Наступила минутная пауза, и немец воспользовался ею: его маленькие желтоватые глазки оглядели Рембрандта с ног до головы.
— Оно и видно, господин ван Рейн. Я хочу сказать, что это ясно видно в ваших картинах.
— Да, видно. Видно еще и многое другое, — ответил Рембрандт, освобождая руку от предостерегающего пожатия Саскии. — Видно, например, что люди по горло сыты Дианами и Прозерпинами.

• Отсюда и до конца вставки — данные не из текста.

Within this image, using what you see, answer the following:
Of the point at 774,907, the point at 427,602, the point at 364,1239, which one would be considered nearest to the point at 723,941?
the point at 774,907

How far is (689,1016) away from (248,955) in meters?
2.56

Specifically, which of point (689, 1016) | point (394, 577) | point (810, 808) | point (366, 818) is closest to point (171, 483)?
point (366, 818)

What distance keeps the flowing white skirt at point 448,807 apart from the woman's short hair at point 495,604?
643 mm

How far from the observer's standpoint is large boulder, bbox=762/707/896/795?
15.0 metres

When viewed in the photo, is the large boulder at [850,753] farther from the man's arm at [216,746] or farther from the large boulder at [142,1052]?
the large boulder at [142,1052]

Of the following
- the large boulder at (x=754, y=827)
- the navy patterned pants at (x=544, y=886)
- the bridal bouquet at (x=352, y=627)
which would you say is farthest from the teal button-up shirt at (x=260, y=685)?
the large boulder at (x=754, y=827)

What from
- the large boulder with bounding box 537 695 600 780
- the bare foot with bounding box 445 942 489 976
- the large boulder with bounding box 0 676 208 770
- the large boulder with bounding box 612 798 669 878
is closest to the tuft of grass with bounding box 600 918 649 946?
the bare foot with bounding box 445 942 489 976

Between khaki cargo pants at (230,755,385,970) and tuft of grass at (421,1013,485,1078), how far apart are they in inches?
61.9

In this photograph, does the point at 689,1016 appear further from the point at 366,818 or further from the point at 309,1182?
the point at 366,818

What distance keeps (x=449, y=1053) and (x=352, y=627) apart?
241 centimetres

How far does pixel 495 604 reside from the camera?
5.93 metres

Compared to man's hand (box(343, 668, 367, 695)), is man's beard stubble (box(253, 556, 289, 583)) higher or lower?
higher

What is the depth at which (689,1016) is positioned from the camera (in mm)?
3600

То, что римляне подражали грекам, — это уже достаточно скверно; то, что итальянцы подражают римлянам, — это еще хуже. Но когда мы подражаем подражателям подражателей — это вовсе никуда не годится, это все равно что пытаться выжать кровь из сухих костей. Ваш Пегас давным-давно сдох, господин фон Зандрарт, и в конюшне стоит теперь только разбитый старый мерин, который так увяз в собственном навозе, что ему с места не сдвинуться, а уж к звездам и подавно не взлететь.
Рембрандт был слишком возбужден, чтобы думать о последствиях, и наступившее затем молчание доказало, что он остался победителем — ему никто не осмелился возразить, хотя Саския покраснела, а доктор Тюльп был в ужасе. Однако когда врач взял на себя труд разъяснить, что господин ван Рейн говорил, конечно, не о поэтах, а об известной группе художников, преимущественно фламандских, Рембрандт отнюдь не рассердился на него: обижать поэта-лавочника ни к чему — этим ничего не добьешься. Впрочем, Фондель даже не рассердился: он только потер свой невинный лоб косточками пальцев и объявил, что спор всегда освежает, а честное столкновение мнений дает пищу нашему уму.
Зато позднее, когда они с женой торопливо шли рука об руку вдоль темного канала и Рембрандт возбужденно рассуждал об этом неприятном происшествии, Саския все время молчала. Он не понимал, почему она молчит — из жалости к Фонделю или потому, что ей хотелось бы, чтобы муж, споря, вел себя так же холодно и учтиво, как ее фрисландские родственники, но его раздражали ее отчужденность и дурное расположение духа. С какой стати было ему сдерживаться перед этими дураками-мейденцами, которые только и знают что превозносить друг друга? У него нет причин быть осторожным: он не Тюльп и не собирается стать бургомистром. Возбуждение его еще больше усилилось, когда он услыхал, как на ратуше бьет одиннадцать. Как бы там ни было, сегодня у него будет с кем потолковать по душам — час еще не слишком поздний, к ним наверняка заглянет кто-нибудь из Стрелковой гильдии и, рассказывая гостям о событиях сегодняшнего вечера, он вторично будет смаковать их.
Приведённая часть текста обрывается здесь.